Meio da tarde de um dia frio e plúmbeo. No gabinete, atafulhado em papeis e minudências. A escuridão das nuvens acrescenta um travo tristonho à tarde sombria. Há uma tranquilidade exasperante. Na estrada habitualmente pejada de trânsito apenas um carro aqui e ali. Quase parecia uma madrugada desabitada de almas. A luz do dia desmentia-o. E nem o vento se notava, sequer uma ténue brisa, na quietude angustiante das folhas que já começavam a despontar nos galhos. Também os pássaros se tinham ausentado. De repente, um frémito de solidão. Pressentia algo de inusitado, desconfortável, inquietante.
Maquinalmente, invadi a Internet. Como tantas vezes, em pausas do trabalho para uma actualização da marcha do mundo. Só tranquilidade. Notícias corriqueiras, o marasmo habitual de factos feitos notícias na falta de coisa relevante para informar. Lá fora, a venenosa tranquilidade era a ilustração do macilento dia. E, no entanto, sentia que a calmaria era um falso sinal de sossego.
Subitamente, o alvoroço. Nos corredores, correrias desenfreadas de um lado para o outro. Na rua, atropelos de pessoas e de automóveis, todos em fuga desabrida. Até o vento estava de regresso, uma brisa gélida enterrada até à medula, trazendo arrepios que percorriam o corpo em toda a sua extensão. Ainda a lucidez de voltar à Internet, para perceber a razão do caos. Notícias desencontradas de um ataque nuclear. Londres, Berlim, Roma, Madrid, Paris, Munique, Viena, Varsóvia já tinham sido atingidos. Entre a confusão semeada, informações contraditórias, a angústia do silêncio do lado de lá, dos sítios onde as bombas tinham detonado. A incerteza aumentava: constava que ainda havia bombas por rebentar. Só não se sabia onde.

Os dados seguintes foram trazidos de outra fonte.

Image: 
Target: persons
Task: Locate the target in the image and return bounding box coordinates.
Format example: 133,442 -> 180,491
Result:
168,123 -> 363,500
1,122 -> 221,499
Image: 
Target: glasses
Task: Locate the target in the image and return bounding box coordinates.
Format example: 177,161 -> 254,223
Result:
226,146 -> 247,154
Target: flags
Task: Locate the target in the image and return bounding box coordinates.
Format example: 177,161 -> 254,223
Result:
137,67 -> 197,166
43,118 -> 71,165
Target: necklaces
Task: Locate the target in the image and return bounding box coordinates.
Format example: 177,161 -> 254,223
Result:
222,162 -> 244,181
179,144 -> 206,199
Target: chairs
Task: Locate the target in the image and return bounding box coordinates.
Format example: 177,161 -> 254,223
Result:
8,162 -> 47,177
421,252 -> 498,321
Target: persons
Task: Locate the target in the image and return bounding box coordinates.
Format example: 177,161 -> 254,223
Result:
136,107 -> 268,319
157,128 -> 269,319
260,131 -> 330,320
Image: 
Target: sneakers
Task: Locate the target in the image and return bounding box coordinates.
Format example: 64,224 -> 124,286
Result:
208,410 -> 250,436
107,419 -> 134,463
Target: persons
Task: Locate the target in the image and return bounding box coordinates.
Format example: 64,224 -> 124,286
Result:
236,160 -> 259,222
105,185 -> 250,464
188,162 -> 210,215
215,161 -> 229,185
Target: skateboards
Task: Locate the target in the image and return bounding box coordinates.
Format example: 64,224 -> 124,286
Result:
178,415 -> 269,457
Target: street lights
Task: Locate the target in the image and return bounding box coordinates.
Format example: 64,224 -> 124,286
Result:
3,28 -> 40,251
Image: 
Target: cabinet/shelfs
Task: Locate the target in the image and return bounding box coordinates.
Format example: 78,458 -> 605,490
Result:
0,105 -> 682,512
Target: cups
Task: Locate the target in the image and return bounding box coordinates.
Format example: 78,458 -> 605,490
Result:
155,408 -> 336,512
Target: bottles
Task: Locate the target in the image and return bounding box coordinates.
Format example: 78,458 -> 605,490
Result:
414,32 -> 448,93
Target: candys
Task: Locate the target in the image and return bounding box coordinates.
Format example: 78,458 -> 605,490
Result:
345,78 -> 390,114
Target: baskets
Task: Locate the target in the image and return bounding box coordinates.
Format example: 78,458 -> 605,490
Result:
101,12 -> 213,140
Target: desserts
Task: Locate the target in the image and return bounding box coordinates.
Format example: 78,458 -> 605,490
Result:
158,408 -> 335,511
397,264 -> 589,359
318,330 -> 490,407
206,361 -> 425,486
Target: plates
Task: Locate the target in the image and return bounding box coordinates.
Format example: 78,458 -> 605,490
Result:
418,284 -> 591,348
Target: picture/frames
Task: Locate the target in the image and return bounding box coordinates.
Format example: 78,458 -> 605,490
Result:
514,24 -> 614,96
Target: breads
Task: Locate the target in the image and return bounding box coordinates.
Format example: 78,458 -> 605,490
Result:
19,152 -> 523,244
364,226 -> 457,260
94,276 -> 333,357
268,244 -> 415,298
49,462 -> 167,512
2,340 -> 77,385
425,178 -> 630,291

Enquanto o caos continuava a tomar conta das ruas, permanecia à frente do computador, procurando decifrar os acontecimentos. Tentei fazer telefonemas. Em vão: a rede estava sobrecarregada. Procurava saber junto de familiares algo mais, eles que tinham acesso à televisão. Queria saber se estavam em segurança, a minha maior preocupação. Pela impossibilidade do contacto, a angústia crescia. Soube-se, entretanto, a origem dos ataques: o Irão. E das retaliações prontas dos Estados Unidos, que não demoraram a enviar uma mão cheia de mísseis para o Irão. O cenário dantesco representado em filmes catastróficos estava montado. Do gabinete ao lado alguém me veio chamar. Que era imperioso que saíssemos já, para nos refugiarmos num abrigo (como se abrigos houvesse – apenas mais influências cinéfilas que se alojaram no subconsciente).
Fui, sem saber por onde, apenas guiado pela multidão aturdida, parar ao abrigo. Depois de muitas escadas descidas rumo à escuridão de um refúgio enterrado incontáveis metros abaixo do solo. Estranhamente, a desordem tinha dado lugar à organização. As pessoas tinham-se arrumado, ordeiramente, nos vários compartimentos. A luz era baça, o ar carregado. Uma sensação de claustrofobia tomava conta de mim. Claustrofobia pela ausência de notícias sobre as pessoas que me são queridas. Pela incerteza de as voltar a ver. Ao meu lado, preces entrecortavam-se com os pensamentos que vogavam, confluindo sempre na interrogação que me angustiava: onde estão, como estão, as pessoas que quero bem? Nem assim consegui partilhar as orações que se contagiavam de pessoa em pessoa. Ao início apenas um rumor que se espalhava pela sala, as súplicas ficaram audíveis. Mergulhei no silêncio à medida que a ansiedade me invadia com mais força. Perdi a noção do tempo. Foi então que despertei. Não tinha passado de um pesadelo.
No torpor inicial da alvorada, ainda com a sensação desagradável de ter vivido o pesadelo que parecia tão real, perguntei-me que mistérios tem o subconsciente para nos conduzir por sonhos tão insondáveis. Lembro-me que escrevi, há meses, contra a campanha da moral internacional que quer vedar o acesso do Irão a armas nucleares. Discordei que as armas nucleares são um perigo se estiverem nas mãos de loucos ou Estados párias, rótulo que serve, no tempo que vivemos, ao Irão. Defendi que as armas nucleares são perigosas pela sua simples existência, não pelo facto de estarem nas mãos erradas. Meses mais tarde, um pesadelo que desmente ideias que coloquei em letra de forma.
Terão sido as imagens de violência dos extremistas islâmicos, as promessas de interminável guerra santa pela blasfémia dos cartoons dinamarqueses, e os comícios do presidente iraniano em que perpassa a imagem de uma ensandecida personagem que se prepara para semear o terror?